Operations: See docs/operations.md for a deployment checklist and the local policy decisions that should be versioned before relying on strong claims.

Operational Notes

  • Runtime defaults are local-only and network-free.
  • Public storage APIs append only. Corrections are new records that point to the corrected record.
  • Malformed ingested records become replay-inert rejection records.
  • uv run loscr audit-public scans public text files for high-confidence secrets and personal local machine paths before release.
  • Determinism assumes a fixed ledger prefix, reducer registry, checker version, canonical profile registry, and trusted-base registry.
  • Store raw private content outside LOSCR ledgers unless a local policy explicitly allows it. Prefer input/output hashes and protected trace hashes.

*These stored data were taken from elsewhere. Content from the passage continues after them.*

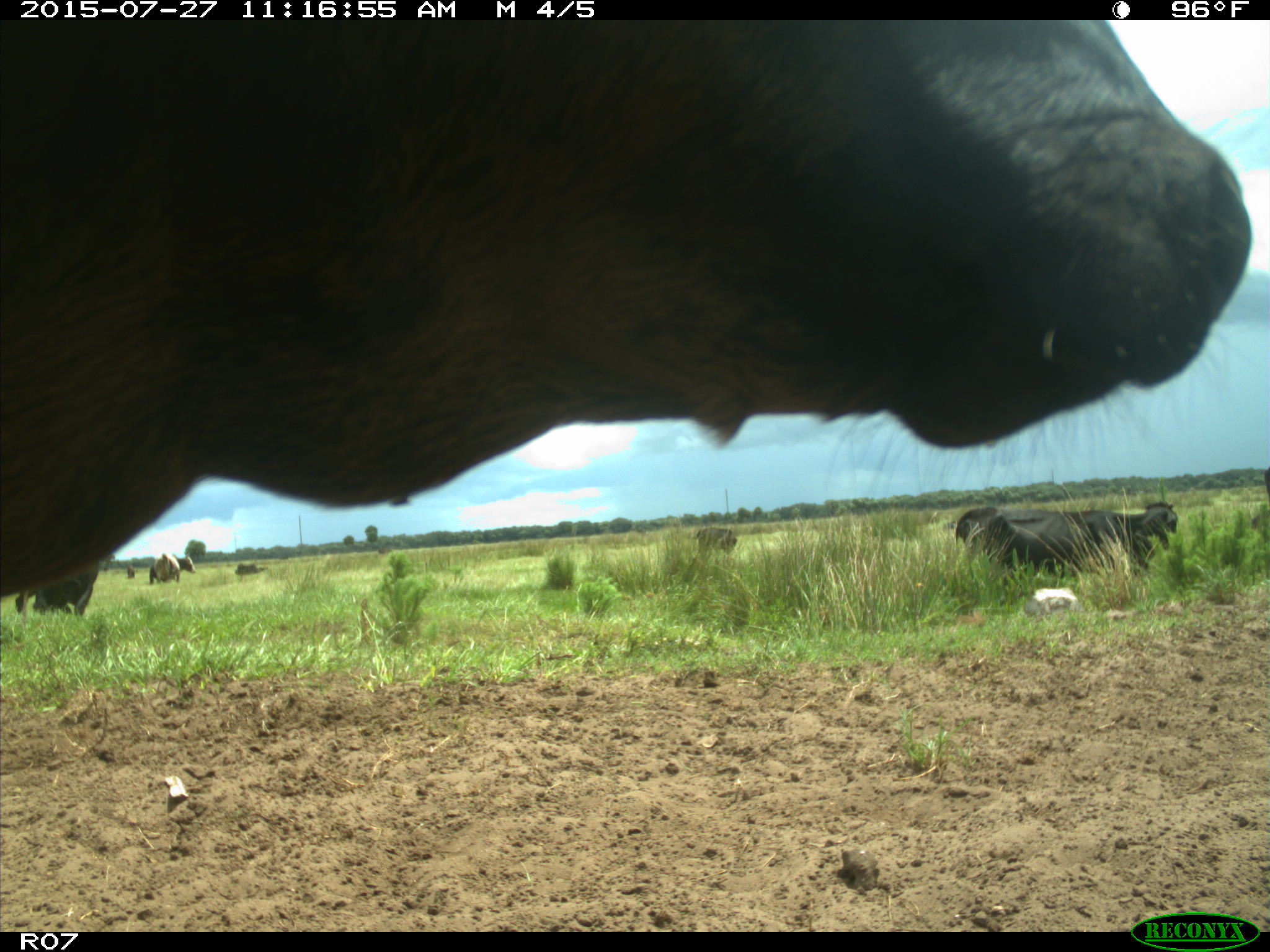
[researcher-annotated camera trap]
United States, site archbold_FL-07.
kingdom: Animalia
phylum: Chordata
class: Mammalia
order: Artiodactyla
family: Bovidae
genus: Bos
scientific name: Bos taurus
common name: domestic cow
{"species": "Bos taurus (domestic cow)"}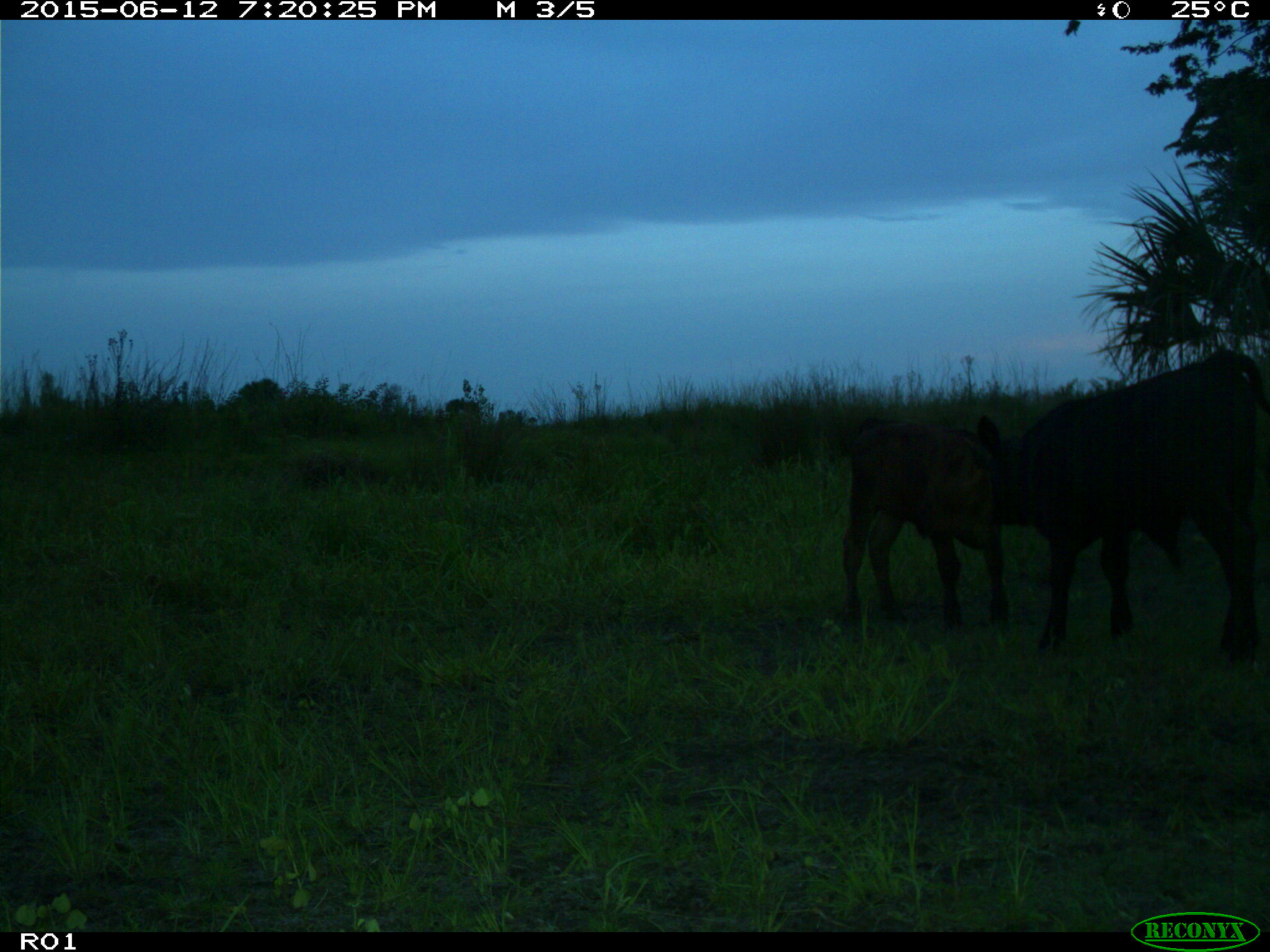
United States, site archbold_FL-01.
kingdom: Animalia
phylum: Chordata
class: Mammalia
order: Artiodactyla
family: Bovidae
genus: Bos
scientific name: Bos taurus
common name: domestic cow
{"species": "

Conformance And Development

uv run ruff check
uv run mypy src
uv run pytest
uv run loscr conformance run examples/synthetic_conformance

Synthetic conformance fixtures cover missing identifiers, stale evaluators, service overload, baseline contamination, corrupted replay, and hard-stop dependency reachability.

Repository Layout

src/loscr/              Python package and CLI
src/loscr/checker/      deterministic claim checker
src/loscr/reducers/     pure reducer implementations
src/loscr/adapters/     local adapter modules
src/loscr/schemas/      JSON Schema export
examples/               daily and synthetic conformance examples
tests/                  unit and conformance tests
docs/                   theory map and implementation details

Citation

See CITATION.cff.

Software release:

Takahashi, K. (2026). LOSCR: Layered Online Service and Certified Replay Control (v0.1.0). Zenodo. https://doi.org/10.5281/zenodo.19875498

Associated paper:

Takahashi, K. (2026). Layered Online Service and Replay Control for Verified AI R and D Acceleration. Zenodo. https://doi.org/10.5281/zenodo.19836225

License

Apache License 2.0. SPDX-License-Identifier: Apache-2.0.